**DATA FOR THIS EXERCISE**
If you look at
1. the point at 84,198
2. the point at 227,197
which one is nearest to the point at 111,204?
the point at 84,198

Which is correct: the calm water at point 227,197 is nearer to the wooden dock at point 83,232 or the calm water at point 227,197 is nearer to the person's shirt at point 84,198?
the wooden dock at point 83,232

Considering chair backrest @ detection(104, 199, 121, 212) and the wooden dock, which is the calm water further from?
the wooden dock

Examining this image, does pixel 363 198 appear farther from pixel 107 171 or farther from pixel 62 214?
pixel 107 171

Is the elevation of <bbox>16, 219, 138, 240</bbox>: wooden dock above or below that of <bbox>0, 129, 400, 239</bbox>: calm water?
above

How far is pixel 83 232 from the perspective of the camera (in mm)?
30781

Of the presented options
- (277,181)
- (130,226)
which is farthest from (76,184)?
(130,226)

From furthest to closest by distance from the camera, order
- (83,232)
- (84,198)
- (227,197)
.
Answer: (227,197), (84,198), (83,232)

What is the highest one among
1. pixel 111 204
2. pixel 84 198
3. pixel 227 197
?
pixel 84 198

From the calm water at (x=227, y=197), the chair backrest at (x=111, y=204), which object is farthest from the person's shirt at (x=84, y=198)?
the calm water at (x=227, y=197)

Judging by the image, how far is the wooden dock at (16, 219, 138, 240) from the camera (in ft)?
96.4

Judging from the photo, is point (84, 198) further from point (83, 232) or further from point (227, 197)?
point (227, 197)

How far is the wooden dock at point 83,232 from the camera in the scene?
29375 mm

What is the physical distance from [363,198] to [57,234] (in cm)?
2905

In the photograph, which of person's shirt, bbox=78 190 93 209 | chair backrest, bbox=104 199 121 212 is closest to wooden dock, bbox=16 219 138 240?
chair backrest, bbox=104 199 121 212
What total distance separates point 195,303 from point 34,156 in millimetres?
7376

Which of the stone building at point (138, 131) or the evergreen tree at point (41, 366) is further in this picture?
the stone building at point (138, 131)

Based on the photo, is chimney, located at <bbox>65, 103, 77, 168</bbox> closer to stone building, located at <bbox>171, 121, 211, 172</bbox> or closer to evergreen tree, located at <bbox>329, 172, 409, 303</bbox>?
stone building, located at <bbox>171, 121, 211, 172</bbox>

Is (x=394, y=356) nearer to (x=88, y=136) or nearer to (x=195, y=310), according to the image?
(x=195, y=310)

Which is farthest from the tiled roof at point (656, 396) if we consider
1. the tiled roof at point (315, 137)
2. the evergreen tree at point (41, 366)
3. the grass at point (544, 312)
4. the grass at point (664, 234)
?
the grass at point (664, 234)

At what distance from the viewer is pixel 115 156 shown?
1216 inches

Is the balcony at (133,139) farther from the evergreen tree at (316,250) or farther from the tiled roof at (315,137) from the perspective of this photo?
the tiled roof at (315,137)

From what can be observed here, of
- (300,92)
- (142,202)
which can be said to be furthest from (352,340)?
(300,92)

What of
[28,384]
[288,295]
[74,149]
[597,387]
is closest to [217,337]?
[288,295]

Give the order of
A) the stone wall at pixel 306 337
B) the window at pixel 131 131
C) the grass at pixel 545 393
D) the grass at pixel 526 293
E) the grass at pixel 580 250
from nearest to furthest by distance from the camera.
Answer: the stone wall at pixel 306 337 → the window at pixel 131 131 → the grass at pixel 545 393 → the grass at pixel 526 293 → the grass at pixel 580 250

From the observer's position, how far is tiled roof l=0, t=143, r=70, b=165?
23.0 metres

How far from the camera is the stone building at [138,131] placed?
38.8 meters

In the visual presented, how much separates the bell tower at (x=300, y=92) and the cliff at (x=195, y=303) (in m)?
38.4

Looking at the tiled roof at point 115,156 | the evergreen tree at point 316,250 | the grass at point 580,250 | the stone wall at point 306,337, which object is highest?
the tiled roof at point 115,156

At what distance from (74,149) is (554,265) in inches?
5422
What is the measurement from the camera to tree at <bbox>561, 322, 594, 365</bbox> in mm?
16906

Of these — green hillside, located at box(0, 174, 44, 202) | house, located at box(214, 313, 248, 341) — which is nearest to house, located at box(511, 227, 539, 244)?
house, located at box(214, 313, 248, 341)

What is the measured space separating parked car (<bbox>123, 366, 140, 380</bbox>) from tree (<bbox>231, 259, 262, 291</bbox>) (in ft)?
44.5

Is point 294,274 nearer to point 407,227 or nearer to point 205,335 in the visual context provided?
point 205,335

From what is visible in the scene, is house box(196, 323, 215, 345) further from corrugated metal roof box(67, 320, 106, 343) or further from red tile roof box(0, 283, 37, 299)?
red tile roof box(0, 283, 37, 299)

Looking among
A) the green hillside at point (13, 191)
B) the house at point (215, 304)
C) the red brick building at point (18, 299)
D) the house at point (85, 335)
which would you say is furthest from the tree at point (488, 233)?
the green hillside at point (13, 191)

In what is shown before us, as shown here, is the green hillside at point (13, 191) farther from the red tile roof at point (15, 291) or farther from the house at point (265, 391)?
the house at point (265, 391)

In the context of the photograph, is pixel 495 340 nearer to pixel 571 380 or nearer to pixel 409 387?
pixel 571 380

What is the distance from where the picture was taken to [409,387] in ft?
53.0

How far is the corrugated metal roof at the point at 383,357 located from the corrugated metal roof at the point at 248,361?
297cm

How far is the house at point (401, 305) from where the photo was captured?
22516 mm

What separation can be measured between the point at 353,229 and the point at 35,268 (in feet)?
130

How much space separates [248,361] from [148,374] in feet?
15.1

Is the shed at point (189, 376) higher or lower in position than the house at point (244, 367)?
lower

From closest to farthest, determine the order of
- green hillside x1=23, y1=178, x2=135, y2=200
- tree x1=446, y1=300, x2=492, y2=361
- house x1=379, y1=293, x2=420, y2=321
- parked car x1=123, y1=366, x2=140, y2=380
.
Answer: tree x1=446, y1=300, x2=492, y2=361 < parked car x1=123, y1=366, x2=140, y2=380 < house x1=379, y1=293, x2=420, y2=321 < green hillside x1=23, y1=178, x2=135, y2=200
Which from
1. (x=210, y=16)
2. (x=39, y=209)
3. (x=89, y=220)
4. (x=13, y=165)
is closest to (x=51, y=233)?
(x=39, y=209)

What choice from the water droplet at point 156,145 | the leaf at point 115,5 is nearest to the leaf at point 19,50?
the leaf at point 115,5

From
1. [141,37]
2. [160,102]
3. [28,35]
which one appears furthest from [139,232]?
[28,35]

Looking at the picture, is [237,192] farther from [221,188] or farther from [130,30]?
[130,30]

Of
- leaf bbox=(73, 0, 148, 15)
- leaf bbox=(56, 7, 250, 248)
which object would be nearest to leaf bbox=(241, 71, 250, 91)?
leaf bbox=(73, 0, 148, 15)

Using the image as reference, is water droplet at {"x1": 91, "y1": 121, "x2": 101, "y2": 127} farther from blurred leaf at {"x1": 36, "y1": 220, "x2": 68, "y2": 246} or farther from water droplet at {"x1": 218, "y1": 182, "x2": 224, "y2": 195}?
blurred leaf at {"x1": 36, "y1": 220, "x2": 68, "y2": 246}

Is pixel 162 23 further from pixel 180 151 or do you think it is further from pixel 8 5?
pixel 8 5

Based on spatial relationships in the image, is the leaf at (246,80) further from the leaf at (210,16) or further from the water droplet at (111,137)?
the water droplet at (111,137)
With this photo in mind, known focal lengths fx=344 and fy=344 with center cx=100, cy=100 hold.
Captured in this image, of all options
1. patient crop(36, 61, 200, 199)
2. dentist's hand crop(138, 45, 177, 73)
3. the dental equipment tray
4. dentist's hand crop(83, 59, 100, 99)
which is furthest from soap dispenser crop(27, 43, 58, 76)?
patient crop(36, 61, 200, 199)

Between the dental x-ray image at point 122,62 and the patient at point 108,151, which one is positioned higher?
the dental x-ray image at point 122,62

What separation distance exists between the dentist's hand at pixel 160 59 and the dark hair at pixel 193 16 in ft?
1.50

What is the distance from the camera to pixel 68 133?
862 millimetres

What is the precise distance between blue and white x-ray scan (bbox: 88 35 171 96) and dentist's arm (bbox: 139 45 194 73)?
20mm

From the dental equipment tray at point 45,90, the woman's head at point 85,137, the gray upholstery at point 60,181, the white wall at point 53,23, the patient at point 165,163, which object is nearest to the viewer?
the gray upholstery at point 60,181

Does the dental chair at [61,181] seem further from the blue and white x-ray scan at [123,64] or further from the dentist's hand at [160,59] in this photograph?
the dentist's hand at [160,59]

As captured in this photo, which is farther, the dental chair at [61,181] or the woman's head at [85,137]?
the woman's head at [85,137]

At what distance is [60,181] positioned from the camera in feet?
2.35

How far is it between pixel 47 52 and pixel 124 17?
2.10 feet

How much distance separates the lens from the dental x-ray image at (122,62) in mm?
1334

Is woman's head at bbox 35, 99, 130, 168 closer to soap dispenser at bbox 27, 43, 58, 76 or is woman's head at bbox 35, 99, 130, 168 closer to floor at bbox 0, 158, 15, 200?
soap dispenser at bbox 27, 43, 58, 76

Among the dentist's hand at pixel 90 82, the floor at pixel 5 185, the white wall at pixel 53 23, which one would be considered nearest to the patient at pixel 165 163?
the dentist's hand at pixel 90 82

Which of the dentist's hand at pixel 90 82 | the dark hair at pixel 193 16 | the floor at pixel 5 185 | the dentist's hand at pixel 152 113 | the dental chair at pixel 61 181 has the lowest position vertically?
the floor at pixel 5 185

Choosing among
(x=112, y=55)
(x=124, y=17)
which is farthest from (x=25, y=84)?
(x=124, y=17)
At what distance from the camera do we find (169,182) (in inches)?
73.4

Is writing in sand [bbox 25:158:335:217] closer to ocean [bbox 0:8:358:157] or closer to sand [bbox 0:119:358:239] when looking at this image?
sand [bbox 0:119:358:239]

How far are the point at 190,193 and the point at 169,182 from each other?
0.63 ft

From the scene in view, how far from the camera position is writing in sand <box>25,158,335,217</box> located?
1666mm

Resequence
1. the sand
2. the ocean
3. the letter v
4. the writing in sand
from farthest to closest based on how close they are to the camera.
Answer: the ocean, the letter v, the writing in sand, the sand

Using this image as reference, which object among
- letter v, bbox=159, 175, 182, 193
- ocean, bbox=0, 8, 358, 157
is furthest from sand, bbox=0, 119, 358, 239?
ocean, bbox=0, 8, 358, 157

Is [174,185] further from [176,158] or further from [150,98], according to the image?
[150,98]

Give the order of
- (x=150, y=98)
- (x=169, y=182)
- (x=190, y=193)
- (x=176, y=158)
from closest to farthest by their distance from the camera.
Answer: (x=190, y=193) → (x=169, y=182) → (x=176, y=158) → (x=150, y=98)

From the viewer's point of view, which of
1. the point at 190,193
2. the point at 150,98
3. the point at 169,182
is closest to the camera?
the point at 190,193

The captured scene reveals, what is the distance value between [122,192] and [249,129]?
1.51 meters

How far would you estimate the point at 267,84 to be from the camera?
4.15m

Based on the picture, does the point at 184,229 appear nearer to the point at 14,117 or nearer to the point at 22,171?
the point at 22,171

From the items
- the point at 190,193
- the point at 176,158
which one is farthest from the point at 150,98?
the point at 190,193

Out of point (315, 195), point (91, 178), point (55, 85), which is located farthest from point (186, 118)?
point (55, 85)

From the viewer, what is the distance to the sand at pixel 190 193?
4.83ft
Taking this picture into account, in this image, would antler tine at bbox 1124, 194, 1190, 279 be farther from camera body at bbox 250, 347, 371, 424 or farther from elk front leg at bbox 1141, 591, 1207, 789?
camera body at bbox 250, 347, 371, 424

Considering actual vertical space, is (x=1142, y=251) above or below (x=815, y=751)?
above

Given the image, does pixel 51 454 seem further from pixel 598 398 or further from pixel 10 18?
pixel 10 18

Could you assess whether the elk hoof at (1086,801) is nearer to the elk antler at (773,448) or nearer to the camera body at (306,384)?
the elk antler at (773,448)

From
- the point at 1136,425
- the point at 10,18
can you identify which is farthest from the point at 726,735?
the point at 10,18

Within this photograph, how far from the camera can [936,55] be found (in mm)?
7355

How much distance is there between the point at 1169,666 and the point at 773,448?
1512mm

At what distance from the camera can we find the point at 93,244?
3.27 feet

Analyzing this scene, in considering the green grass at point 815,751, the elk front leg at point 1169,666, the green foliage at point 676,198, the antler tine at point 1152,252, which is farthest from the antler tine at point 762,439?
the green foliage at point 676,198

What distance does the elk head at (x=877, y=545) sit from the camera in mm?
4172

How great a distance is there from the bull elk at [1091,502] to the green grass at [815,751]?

**STATED TASK**
Copy out verbatim every line from the one containing "Analyzing this scene, in" through the end of the items, including both of those lines.

**RESULT OF THE TASK**
Analyzing this scene, in considering the green grass at point 815,751, the elk front leg at point 1169,666, the green foliage at point 676,198, the antler tine at point 1152,252, which is farthest from the antler tine at point 762,439?
the green foliage at point 676,198

What distance does the elk head at (x=877, y=545) sit from the camera in mm?
4172

How great a distance is there from the bull elk at [1091,502] to the green grass at [815,751]?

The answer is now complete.